── Dataset extract

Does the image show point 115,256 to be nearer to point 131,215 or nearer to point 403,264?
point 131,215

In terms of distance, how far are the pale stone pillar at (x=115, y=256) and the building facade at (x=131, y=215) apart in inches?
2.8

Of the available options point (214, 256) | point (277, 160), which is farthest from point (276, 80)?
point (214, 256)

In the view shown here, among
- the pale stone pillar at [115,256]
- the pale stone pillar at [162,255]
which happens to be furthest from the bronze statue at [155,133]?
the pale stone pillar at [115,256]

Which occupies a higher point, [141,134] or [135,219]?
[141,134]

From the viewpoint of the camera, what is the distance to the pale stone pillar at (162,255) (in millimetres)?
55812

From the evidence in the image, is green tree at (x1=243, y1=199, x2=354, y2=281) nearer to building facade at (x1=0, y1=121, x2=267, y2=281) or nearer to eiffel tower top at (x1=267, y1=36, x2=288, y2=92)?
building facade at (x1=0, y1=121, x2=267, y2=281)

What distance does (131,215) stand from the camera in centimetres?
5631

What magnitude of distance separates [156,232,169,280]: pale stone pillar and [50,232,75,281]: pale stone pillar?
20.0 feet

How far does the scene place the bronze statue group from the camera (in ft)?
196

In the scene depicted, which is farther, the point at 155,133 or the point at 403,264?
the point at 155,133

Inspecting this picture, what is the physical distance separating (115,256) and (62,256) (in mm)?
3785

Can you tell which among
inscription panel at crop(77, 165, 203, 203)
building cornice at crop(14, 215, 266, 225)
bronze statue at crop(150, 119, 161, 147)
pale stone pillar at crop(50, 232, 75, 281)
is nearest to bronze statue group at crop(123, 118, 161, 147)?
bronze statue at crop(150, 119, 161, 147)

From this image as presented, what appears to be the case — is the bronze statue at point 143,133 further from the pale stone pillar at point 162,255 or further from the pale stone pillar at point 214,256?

────

* Stated exercise: Copy each item above verbatim, in the same order.

* Written answer:
Does the image show point 115,256 to be nearer to point 131,215 or nearer to point 403,264?
point 131,215

In terms of distance, how far are the pale stone pillar at (x=115, y=256) and the building facade at (x=131, y=215) apart in inches?
2.8

Of the available options point (214, 256) | point (277, 160), which is farthest from point (276, 80)?
point (214, 256)

In the view shown here, among
- the pale stone pillar at [115,256]
- the pale stone pillar at [162,255]
which happens to be furthest from the bronze statue at [155,133]?
the pale stone pillar at [115,256]

Which occupies a higher point, [141,134] or [135,219]?
[141,134]

From the viewpoint of the camera, what is the distance to the pale stone pillar at (162,255) (in millimetres)?
55812

From the evidence in the image, is green tree at (x1=243, y1=199, x2=354, y2=281) nearer to building facade at (x1=0, y1=121, x2=267, y2=281) or nearer to eiffel tower top at (x1=267, y1=36, x2=288, y2=92)?
building facade at (x1=0, y1=121, x2=267, y2=281)

What distance does (131,215) stand from the camera in centimetres?
5631

What magnitude of distance separates [156,232,169,280]: pale stone pillar and [50,232,75,281]: pale stone pillar?
20.0 feet

How far does the scene place the bronze statue group from the camera (in ft)?
196

In the scene depicted, which is farther, the point at 155,133 or the point at 403,264?
the point at 155,133

Inspecting this picture, what is the physical distance separating (115,256) and (62,256) (in mm)?
3785

Can you tell which among
inscription panel at crop(77, 165, 203, 203)
building cornice at crop(14, 215, 266, 225)
bronze statue at crop(150, 119, 161, 147)
pale stone pillar at crop(50, 232, 75, 281)
is nearest to bronze statue group at crop(123, 118, 161, 147)?
bronze statue at crop(150, 119, 161, 147)

From this image as presented, what appears to be the case — is the bronze statue at point 143,133 further from the pale stone pillar at point 162,255 or further from the pale stone pillar at point 214,256?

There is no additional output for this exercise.